_Required action:_ Repeat the entries exactly as they stand.

_Task inputs:_
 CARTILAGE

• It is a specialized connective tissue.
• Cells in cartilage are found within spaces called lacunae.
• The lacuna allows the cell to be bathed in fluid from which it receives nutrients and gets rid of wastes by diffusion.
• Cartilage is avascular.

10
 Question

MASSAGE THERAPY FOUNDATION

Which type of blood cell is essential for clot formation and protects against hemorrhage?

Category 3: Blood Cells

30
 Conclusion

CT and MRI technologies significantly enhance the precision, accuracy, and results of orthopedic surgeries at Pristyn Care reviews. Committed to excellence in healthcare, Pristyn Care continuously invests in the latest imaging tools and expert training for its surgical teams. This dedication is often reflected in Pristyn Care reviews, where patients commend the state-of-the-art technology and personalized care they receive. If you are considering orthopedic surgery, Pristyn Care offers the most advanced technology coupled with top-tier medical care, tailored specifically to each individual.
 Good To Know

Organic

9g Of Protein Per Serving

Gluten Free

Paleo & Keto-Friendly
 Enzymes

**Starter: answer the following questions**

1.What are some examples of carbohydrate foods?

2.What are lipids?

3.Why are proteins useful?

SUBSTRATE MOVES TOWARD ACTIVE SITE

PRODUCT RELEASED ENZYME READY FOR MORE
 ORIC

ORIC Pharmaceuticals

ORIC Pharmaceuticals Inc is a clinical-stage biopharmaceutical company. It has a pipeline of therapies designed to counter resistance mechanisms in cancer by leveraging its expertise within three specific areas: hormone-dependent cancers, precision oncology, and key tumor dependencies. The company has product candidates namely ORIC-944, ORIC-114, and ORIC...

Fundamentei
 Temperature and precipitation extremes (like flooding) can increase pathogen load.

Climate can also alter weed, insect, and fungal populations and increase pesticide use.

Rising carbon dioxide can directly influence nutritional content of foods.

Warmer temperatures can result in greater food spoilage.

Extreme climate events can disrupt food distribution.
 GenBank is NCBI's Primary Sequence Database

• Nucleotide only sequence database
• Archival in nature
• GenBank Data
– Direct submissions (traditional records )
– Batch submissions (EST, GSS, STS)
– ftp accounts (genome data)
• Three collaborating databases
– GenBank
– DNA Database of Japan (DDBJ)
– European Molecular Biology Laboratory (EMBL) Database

_Written solution:_
 CARTILAGE

• It is a specialized connective tissue.
• Cells in cartilage are found within spaces called lacunae.
• The lacuna allows the cell to be bathed in fluid from which it receives nutrients and gets rid of wastes by diffusion.
• Cartilage is avascular.

10
 Question

MASSAGE THERAPY FOUNDATION

Which type of blood cell is essential for clot formation and protects against hemorrhage?

Category 3: Blood Cells

30
 Conclusion

CT and MRI technologies significantly enhance the precision, accuracy, and results of orthopedic surgeries at Pristyn Care reviews. Committed to excellence in healthcare, Pristyn Care continuously invests in the latest imaging tools and expert training for its surgical teams. This dedication is often reflected in Pristyn Care reviews, where patients commend the state-of-the-art technology and personalized care they receive. If you are considering orthopedic surgery, Pristyn Care offers the most advanced technology coupled with top-tier medical care, tailored specifically to each individual.
 Good To Know

Organic

9g Of Protein Per Serving

Gluten Free

Paleo & Keto-Friendly
 Enzymes

**Starter: answer the following questions**

1.What are some examples of carbohydrate foods?

2.What are lipids?

3.Why are proteins useful?

SUBSTRATE MOVES TOWARD ACTIVE SITE

PRODUCT RELEASED ENZYME READY FOR MORE
 ORIC

ORIC Pharmaceuticals

ORIC Pharmaceuticals Inc is a clinical-stage biopharmaceutical company. It has a pipeline of therapies designed to counter resistance mechanisms in cancer by leveraging its expertise within three specific areas: hormone-dependent cancers, precision oncology, and key tumor dependencies. The company has product candidates namely ORIC-944, ORIC-114, and ORIC...

Fundamentei
 Temperature and precipitation extremes (like flooding) can increase pathogen load.

Climate can also alter weed, insect, and fungal populations and increase pesticide use.

Rising carbon dioxide can directly influence nutritional content of foods.

Warmer temperatures can result in greater food spoilage.

Extreme climate events can disrupt food distribution.
 GenBank is NCBI's Primary Sequence Database

• Nucleotide only sequence database
• Archival in nature
• GenBank Data
– Direct submissions (traditional records )
– Batch submissions (EST, GSS, STS)
– ftp accounts (genome data)
• Three collaborating databases
– GenBank
– DNA Database of Japan (DDBJ)
– European Molecular Biology Laboratory (EMBL) Database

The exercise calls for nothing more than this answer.